One practical note: keep the rubric to five criteria or fewer. Beyond that, judges start averaging everything out anyway, and the additional granularity is mostly noise.

What to Look for in Awards Management Software

If your judges are currently receiving a spreadsheet, a folder of PDFs and maybe a shared Google Doc, the judging experience you're offering is probably below par.

What judges actually need from a platform is a single place where their assigned entries appear, their scoring interface is ready to use, and their progress is saved automatically. They should not need to download anything, chase you for access, or reverse-engineer a spreadsheet that someone else built. It should be crystal clear and not rocket science to operate.

The features that make the biggest practical difference:

  • Centralised assignment — submissions land in judges' queues automatically, based on the assignment logic you've set up. No forwarding emails, no shared drives, no confusion about who has what.
  • Built-in scoring — rubric criteria appear alongside each submission. Judges score directly in the platform. No separate form, no back-channel email.
  • Anonymisation — if your programme uses blind review, the platform should handle this natively. Not a workaround, not a manual redaction step.
  • Progress visibility — you should be able to see, at a glance, how far each judge has got. Not by chasing them — just by looking at a dashboard.
  • Remote access — judging panels are increasingly distributed. Your process should work whether judges are in the same room or on different continents.

Dapple is built for exactly this kind of programme. Judges get a clean interface with their assigned entries, scoring built around your rubric, and nothing they don't need. Programme coordinators get real-time visibility without the constant email thread.

The Bit Most Programmes Skip: Briefing Your Judges

Entry guidelines. Rubrics. Assignment logic. Platform access. All of that can be perfect — and still fall apart if judges haven't been properly briefed before they start.

A judge briefing doesn't need to be long. It needs to cover:

  • The programme's purpose and what you're looking for
  • The scoring criteria and what each level means
  • The timeline: when the window opens, when scores are due, and whether there's a moderation stage
  • Who to contact for technical issues and who to contact for scoring questions
  • Any specific sensitivities — work that may be distressing, topics that require particular care

Five minutes of reading before the window opens is worth hours of confusion during it.

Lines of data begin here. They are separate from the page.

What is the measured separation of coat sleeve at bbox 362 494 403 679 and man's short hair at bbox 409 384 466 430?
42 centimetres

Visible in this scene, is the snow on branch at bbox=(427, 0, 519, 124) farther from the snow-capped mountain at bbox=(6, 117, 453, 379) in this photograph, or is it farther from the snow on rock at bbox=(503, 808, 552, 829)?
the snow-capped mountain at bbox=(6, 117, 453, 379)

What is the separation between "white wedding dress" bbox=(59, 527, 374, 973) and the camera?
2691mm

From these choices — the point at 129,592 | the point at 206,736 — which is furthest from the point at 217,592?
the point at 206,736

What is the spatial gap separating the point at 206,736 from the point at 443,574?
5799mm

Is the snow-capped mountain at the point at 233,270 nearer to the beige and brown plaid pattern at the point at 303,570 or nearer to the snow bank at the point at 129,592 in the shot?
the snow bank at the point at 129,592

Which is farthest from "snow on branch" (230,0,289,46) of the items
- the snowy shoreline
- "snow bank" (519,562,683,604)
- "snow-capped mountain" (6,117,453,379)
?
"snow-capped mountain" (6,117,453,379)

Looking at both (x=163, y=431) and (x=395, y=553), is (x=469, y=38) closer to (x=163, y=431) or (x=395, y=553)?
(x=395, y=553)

Write the briefing as if the person reading it has never judged anything before.

A Note on Feedback

If your programme offers feedback to unsuccessful applicants, that's a significant commitment. Make sure your judges are aware they are required to do this from the outset.

Feedback requires judges to write in complete sentences. It requires enough detail to be useful without being so detailed it takes twenty minutes per entry. It requires your rubric to be specific enough to generate actionable commentary. And it requires someone to review the feedback before it goes out, because judges occasionally write things that they shouldn't!

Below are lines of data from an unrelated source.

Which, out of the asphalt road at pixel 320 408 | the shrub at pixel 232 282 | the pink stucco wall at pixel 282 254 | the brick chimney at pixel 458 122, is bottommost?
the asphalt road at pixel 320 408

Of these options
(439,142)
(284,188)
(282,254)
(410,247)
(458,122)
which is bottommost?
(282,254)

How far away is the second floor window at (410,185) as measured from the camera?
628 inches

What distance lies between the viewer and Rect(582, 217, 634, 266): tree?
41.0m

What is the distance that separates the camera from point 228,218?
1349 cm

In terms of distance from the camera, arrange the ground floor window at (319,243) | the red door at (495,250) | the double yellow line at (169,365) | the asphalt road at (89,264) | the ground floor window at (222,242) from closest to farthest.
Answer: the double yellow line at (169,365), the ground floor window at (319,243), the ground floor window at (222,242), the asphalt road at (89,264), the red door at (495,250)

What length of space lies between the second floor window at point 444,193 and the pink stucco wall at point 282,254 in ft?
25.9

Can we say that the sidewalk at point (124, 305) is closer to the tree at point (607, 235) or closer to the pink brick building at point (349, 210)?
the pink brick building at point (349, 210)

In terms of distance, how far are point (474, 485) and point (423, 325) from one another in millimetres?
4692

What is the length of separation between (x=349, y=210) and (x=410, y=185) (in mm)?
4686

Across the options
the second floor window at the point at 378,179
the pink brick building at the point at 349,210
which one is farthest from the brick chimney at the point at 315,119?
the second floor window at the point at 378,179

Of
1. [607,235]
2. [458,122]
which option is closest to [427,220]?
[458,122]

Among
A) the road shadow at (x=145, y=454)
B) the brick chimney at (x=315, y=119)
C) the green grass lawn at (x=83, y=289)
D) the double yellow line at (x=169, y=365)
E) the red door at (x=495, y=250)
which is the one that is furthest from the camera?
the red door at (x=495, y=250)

If you're offering feedback, say so explicitly in your entry guidelines, build the time into your judging window, and set the expectation with judges before they start. Don't assume it'll happen naturally. It won't.

The Simple Version

Set entry guidelines. Assign entries thoughtfully. Give judges a rubric they can actually use. Put everything in one place. Brief them before the window opens.

None of this is complicated. But it does need to be done deliberately and before the entries arrive, not while you're trying to manage the panel at the same time.

The organisations that get judging right are usually the ones that treat the judge experience with the same care as the applicant experience. Your judges are doing you a favour. Return it.